Византийская империя как политическая и культурная реальность никогда не разрешила двусмысленность своих притязаний. Церковь, однако, в своем богословском сознании всегда придерживалась различия между священством и царством, между литургическим, сакраментальным и евхаристическим предвосхищением Царства Божия, с одной стороны, и эмпирической жизнью все еще падшего человечества — с другой. Эта полярность между Церковью и миром была также основным импульсом византийского монашества. Монахи уходили от общества, даже христианского, и никогда не подчинялись стандартам, навязываемым империей. Их общественная роль постоянно служила пророческим напоминанием о том, что полная гармония невозможна до Парусин, что империя — еще не Царство Божие, что христианин для того, чтобы соучаствовать в Христовой победе над миром, должен порвать с законами и логикой падшего человечества, чего никакой государственный строй, даже вдохновляющийся христианством, не может сделать.
3. Новое время
Несмотря на свою, казалось, неразрывную связь со средневековым христианским обществом, восточное Православие сумело пережить падение Византии и других христианских империй. Нужно ли лучшее доказательство того факта, что в самой глубине религиозного опыта Православия империя не переживалась как «осуществленная эсхатология» и что опыт монашества, всегда утверждавший, что Царство Божие является в Евхаристии и личном опыте Бога, доступном святым как членам Тела Христова, оставался всегда истинной сутью Православия?

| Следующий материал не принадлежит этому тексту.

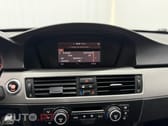 BMW 320 d Navigation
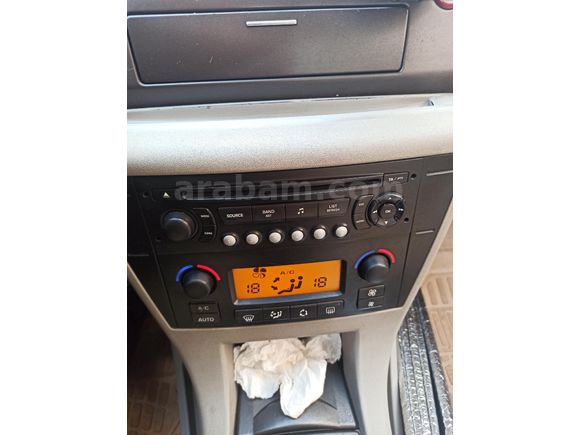 Sahibinden Citroen C4 1.6 SX PK 2006 Model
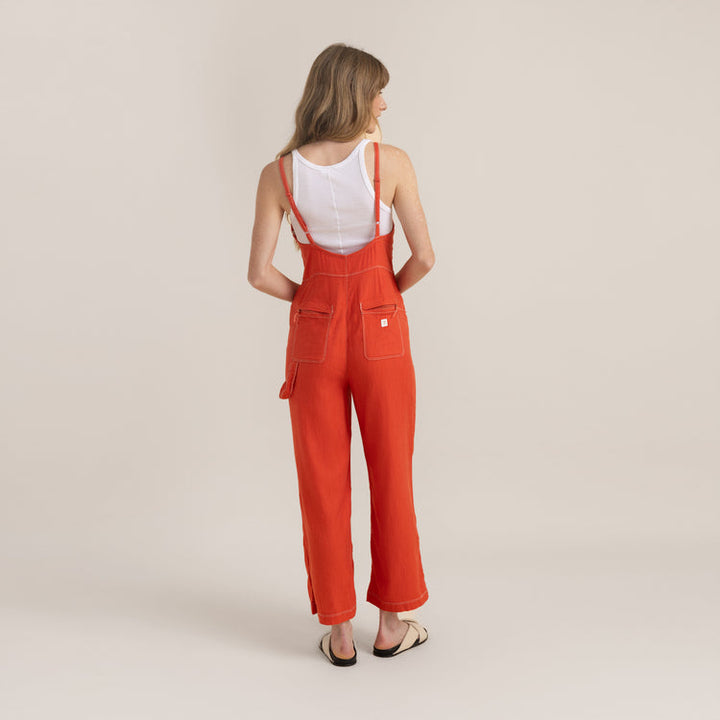 Roark Daytrip Overall Jumpsuit - SPRITZ - Sun Diego Boardshop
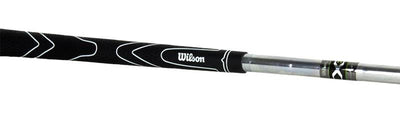 Wilson Men's Right Handed 5pc Iron Golf Club Set WGGC39100 - Missing 5 & 7 Irons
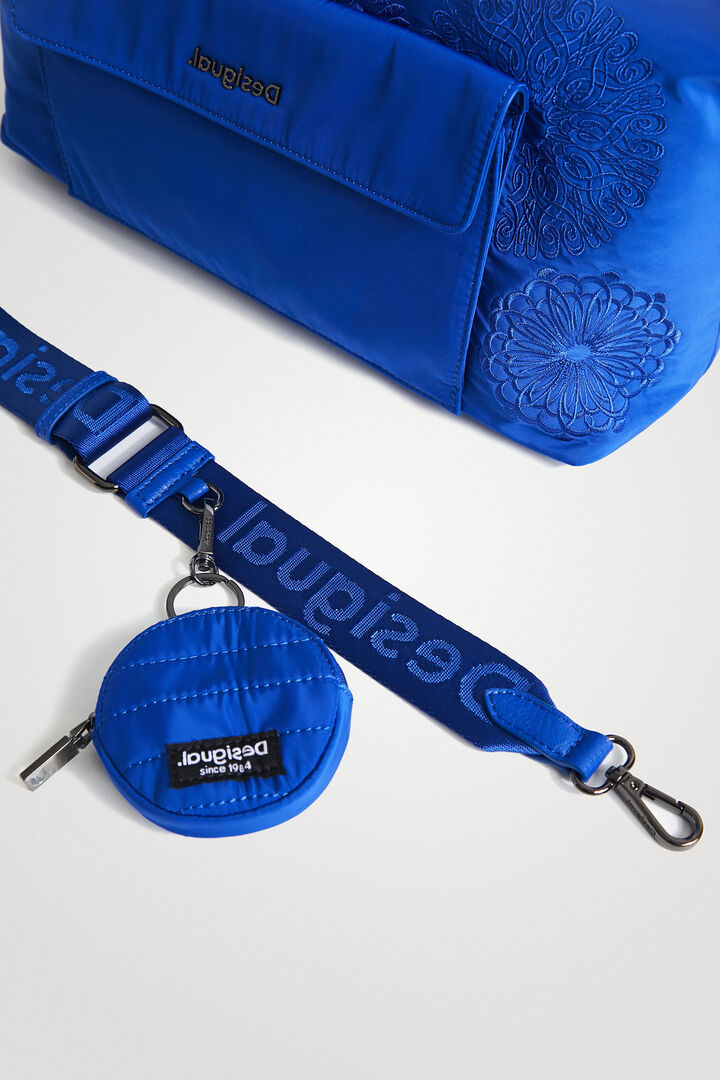Borsa a mano mandala | Desigual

Сама история натолкнула Православие на признание того, что христианство не от мира сего, поскольку мир стал враждебным христианству, каковым он был и в первые три века истории Церкви.
Османская империя, в течение четырех столетий державшая под своей властью Балканы, Малую Азию и Ближний Восток — большую часть прежней византийской территории, была мусульманским государством, которое терпело существование большого христианского населения, но запрещало христианскую миссионерскую деятельность и делало всякое культурное или интеллектуальное развитие практически невозможным. В течение всех этих столетий у греков и южных славян православное богослужение, со своим огромным богатством песнопений и символики, явно выраженным эсхатологическим характером, способностью объединять молящихся в реальном опыте Тела Христова, стало главным и в значительной степени самодовлеющим выражением христианства. К тому же, следуя вышеупомянутой византийской традиции, предполагавшей, что за отсутствием императора патриарх Константинопольский принял бы на себя ответственность за общество в целом, Вселенский Патриарх стал, по назначению султана, этнархом, т. е. гражданским главой всего православного христианского населения турецкого государства [147] . Так Церковь не отказалась от своей миссии перед обществом, но эта миссия практически ограничилась пределами христианского гетто среди мусульманской стихии. Это положение, навязанное исторической трагедией, к несчастью, осталось привычным даже и тогда, когда времена для осуществления более активной миссии Церкви стали более благоприятными.
147
О турецком периоде см.: Runciman, С. The Great Church in Captivity: A Study of the Patriarchate of Constantinople from the Eve of the Turkish Conquest to the Greek War of Independence. Cambridge, 1968.